Type of information:

experimental study

Adequacy of study:

key study

Study period:

Between 1 November 2011 and 9 December 2011.

Reliability:

1 (reliable without restriction)

Rationale for reliability incl. deficiencies:

guideline study

Justification for type of information:

This information is used for read across to Muguesia

Reason / purpose for cross-reference:

read-across: supporting information

Qualifier:

according to guideline

Guideline:

EU Method C.3 (Algal Inhibition test)

Deviations:

no

Qualifier:

according to guideline

Guideline:

OECD Guideline 201 (Alga, Growth Inhibition Test)

Deviations:

no

GLP compliance:

yes (incl. QA statement)

Analytical monitoring:

yes

Details on sampling:

Range-finding test
The test concentrations to be used in the definitive test were determined by a preliminary range-finding test. The range-finding test was conducted by exposing Pseudokirchneriella subcapitata cells to a series of nominal test concentrations of 0.10, 1.0, 10 and 100 mg/l for a period of 72 hours.
The test was conducted in 250 ml glass conical flasks each containing 100 ml of test preparation and plugged with polyurethane foam bungs to reduce evaporative losses of the test solutions. Two replicate flasks were used for each control and test concentration. The test item was dissolved directly in culture medium.
An amount of test item (50 mg) was dissolved in culture medium with the aid of ultrasonication for approximately 10 minutes and the volume adjusted to 500 ml to give a 100 mg/l stock solution. A series of dilutions was made from this stock solution to give further stock solutions of 10, 1.0 and 0.10 mg/l. An aliquot (450 ml) of each of the stock solutions was separately inoculated with algal suspension (2.4 ml) to give the required test concentrations of 0.10, 1.0, 10 and 100 mg/l.
The stock solutions and each of the prepared concentrations were inverted several times to ensure adequate mixing and homogeneity.
The control group was maintained under identical conditions but not exposed to the test item.
At the start of the range-finding test a sample of each test and control culture was removed and the cell density determined using a Coulter® Multisizer Particle Counter. The flasks were then plugged with polyurethane foam bungs and incubated (INFORS Multitron Version 2 incubator) at 24 ± 1ºC under continuous illumination (intensity approximately 7000 lux) provided by warm white lighting (380 – 730 nm) and constantly shaken at approximately 150 rpm for 72 hours.
After 72 hours the cell density of each flask was determined using a Coulter® Multisizer Particle Counter.
Samples were taken from the range-finding test preparations at 0 and 72 hours in order to determine the stability of the test item under test conditions. All samples were stored at approximately -20°C prior to analysis.
Definitive test
Based on the results of the range-finding test the following test concentrations were assigned to the definitive test: 0.10, 0.32, 1.0, 3.2, 10 and 32 mg/l.
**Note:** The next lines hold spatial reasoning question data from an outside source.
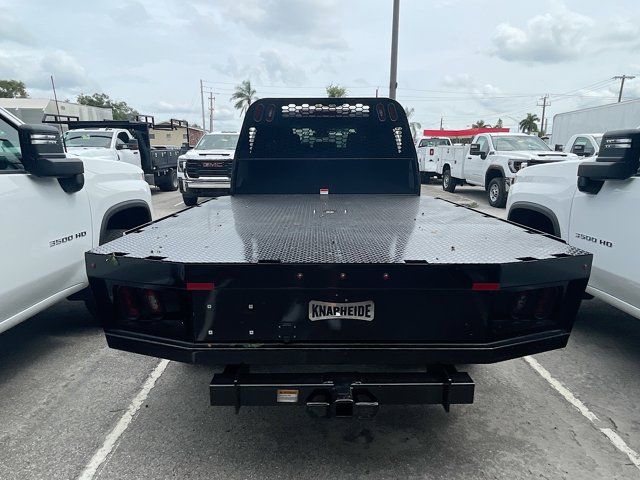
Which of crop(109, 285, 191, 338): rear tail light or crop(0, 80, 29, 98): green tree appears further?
crop(0, 80, 29, 98): green tree

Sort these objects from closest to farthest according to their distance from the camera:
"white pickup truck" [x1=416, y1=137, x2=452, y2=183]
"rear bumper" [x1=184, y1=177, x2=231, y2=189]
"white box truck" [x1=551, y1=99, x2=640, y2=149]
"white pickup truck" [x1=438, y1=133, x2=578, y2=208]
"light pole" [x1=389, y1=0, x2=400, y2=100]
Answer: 1. "white pickup truck" [x1=438, y1=133, x2=578, y2=208]
2. "rear bumper" [x1=184, y1=177, x2=231, y2=189]
3. "light pole" [x1=389, y1=0, x2=400, y2=100]
4. "white box truck" [x1=551, y1=99, x2=640, y2=149]
5. "white pickup truck" [x1=416, y1=137, x2=452, y2=183]

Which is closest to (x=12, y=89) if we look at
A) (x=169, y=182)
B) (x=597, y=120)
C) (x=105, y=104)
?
(x=105, y=104)

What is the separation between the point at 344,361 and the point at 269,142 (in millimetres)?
3096

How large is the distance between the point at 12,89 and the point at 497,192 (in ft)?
277

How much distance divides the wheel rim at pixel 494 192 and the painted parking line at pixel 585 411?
9.58m

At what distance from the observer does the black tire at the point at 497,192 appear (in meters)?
12.4

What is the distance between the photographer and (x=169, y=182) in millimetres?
17141

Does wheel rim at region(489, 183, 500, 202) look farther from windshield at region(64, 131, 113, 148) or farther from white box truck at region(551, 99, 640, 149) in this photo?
windshield at region(64, 131, 113, 148)

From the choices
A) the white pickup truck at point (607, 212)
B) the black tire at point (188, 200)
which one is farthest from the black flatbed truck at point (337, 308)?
the black tire at point (188, 200)

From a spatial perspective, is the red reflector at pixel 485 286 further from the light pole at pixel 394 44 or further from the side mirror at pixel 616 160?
the light pole at pixel 394 44

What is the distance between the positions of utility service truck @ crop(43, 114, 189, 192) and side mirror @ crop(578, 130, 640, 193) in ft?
36.0

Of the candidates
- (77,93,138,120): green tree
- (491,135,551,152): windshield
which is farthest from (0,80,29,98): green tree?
(491,135,551,152): windshield

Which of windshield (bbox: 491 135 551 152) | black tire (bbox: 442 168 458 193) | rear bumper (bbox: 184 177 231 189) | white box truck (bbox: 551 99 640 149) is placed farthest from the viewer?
black tire (bbox: 442 168 458 193)

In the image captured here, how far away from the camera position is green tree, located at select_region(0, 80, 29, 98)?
2824 inches
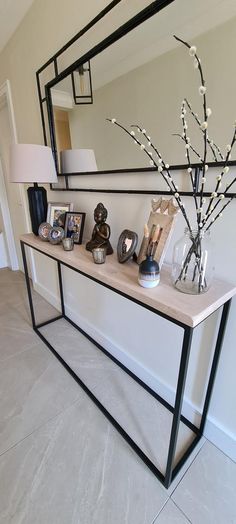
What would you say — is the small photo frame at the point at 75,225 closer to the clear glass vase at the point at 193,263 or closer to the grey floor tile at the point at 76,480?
the clear glass vase at the point at 193,263

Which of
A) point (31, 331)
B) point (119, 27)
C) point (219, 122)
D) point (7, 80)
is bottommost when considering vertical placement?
point (31, 331)

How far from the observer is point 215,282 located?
3.08 ft

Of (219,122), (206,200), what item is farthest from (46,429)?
(219,122)

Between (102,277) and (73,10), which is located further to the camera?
(73,10)

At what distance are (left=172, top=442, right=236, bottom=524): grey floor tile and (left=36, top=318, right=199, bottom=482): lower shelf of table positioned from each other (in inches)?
3.3

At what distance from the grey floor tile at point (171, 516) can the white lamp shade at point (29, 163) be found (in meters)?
1.68

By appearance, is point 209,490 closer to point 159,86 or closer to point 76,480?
point 76,480

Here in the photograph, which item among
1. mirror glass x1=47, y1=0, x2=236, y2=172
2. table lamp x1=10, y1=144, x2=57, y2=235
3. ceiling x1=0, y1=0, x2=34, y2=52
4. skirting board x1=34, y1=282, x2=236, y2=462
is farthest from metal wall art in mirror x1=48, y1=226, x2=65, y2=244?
ceiling x1=0, y1=0, x2=34, y2=52

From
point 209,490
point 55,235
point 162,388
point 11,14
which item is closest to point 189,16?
point 55,235

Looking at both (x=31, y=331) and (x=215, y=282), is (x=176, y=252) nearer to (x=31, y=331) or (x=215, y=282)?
(x=215, y=282)

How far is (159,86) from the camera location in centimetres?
97

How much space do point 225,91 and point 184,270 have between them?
2.00ft

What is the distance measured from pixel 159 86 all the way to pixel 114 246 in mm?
770

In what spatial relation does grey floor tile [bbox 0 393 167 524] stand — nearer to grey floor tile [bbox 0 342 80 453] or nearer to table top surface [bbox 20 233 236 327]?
grey floor tile [bbox 0 342 80 453]
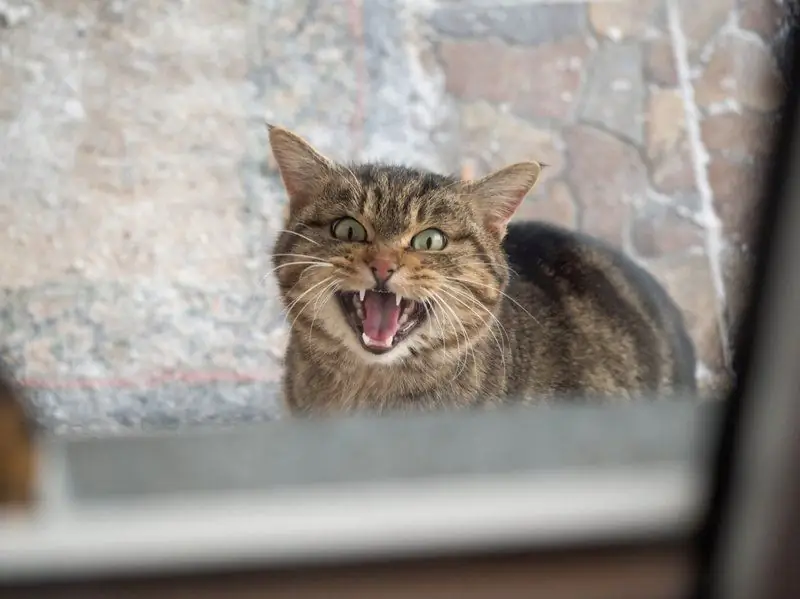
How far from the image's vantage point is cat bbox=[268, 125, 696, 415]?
2.60 ft

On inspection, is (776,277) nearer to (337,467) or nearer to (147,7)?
(337,467)

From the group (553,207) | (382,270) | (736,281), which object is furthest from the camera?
(553,207)

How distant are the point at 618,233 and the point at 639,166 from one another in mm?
84

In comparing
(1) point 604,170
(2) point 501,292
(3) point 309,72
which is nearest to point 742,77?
(1) point 604,170

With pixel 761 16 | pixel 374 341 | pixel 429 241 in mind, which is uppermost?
pixel 761 16

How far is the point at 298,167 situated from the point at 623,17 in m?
0.38

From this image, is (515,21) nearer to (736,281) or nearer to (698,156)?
(698,156)

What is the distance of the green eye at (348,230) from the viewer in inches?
32.2

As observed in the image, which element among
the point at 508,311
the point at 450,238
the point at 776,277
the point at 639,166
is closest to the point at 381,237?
the point at 450,238

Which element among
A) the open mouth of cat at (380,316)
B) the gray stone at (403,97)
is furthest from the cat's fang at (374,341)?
the gray stone at (403,97)

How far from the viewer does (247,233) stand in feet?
Answer: 2.81

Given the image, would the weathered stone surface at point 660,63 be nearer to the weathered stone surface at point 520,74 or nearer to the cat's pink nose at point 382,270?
the weathered stone surface at point 520,74

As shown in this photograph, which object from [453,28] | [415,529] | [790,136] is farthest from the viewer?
[453,28]

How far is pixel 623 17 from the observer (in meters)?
0.78
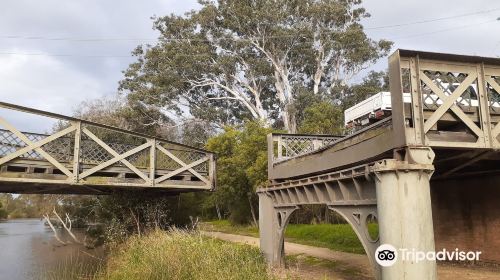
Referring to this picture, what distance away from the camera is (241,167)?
1089 inches

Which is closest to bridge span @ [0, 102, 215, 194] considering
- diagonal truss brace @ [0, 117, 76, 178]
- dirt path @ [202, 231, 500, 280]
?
diagonal truss brace @ [0, 117, 76, 178]

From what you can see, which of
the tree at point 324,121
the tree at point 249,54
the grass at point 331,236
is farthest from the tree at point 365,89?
the grass at point 331,236

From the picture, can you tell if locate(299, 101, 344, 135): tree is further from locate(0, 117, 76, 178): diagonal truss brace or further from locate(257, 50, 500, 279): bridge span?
locate(257, 50, 500, 279): bridge span

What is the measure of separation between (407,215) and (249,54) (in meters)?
34.8

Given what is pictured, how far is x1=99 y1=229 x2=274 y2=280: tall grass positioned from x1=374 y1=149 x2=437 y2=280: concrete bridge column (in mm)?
3636

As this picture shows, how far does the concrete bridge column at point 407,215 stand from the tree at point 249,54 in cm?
3119

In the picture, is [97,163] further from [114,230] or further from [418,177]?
[418,177]

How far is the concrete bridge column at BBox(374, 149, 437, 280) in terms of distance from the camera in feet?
20.4

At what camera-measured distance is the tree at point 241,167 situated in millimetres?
25750

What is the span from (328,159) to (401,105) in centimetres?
318

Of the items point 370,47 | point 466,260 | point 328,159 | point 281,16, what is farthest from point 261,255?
point 370,47

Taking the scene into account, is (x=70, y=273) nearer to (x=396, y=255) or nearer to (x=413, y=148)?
(x=396, y=255)

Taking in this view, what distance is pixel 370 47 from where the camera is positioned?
129 feet

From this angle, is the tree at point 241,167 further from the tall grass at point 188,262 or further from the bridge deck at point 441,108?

Verification of test concentrations
Samples were taken from the control (replicates R1 - R6 pooled) and each test group (replicates R1 - R3 pooled) at 0 and 72 hours for quantitative analysis. All 0-Hour samples were stored at approximately -20°C prior to analysis. Duplicate samples were taken at 0 and 72 hours and stored at approximately -20ºC for further analysis if necessary.
Given that chemical analysis of the range-finding test preparations showed a concentration dependant decline in measured test concentrations over the 72-Hour test period it was considered likely that the test item was adsorbing to the algal cells present, particularly at the lower test concentrations employed.. As such additional test samples were prepared with the omission of algal cells and incubated alongside the test to provide samples for analysis at 72 hours in order to confirm this.

Vehicle:

no

Details on test solutions:

Experimental Preparation
For the purpose of the definitive test, the test item was dissolved directly in culture medium.
An amount of test item (32 mg) was dissolved in culture medium with the aid of ultrasonication for approximately 3 minutes and the volume adjusted to 1 litre to give a 32 mg/l stock solution from which a series of dilutions was made to give further stock solutions of 10, 3.2, 1.0, 0.32 and 0.10 mg/l. An aliquot (500 ml) of each of the stock solutions was separately inoculated with algal suspension (2.9 ml) to give the required test concentrations of 0.10, 0.32, 1.0, 3.2, 10 and 32 mg/l.
The stock solutions and each of the prepared concentrations were inverted several times to ensure adequate mixing and homogeneity.
The concentration and stability of the test item in the test preparations were verified by chemical analysis at 0 and 72 hours.

Test organisms (species):

Pseudokirchneriella subcapitata (previous names: Raphidocelis subcapitata, Selenastrum capricornutum)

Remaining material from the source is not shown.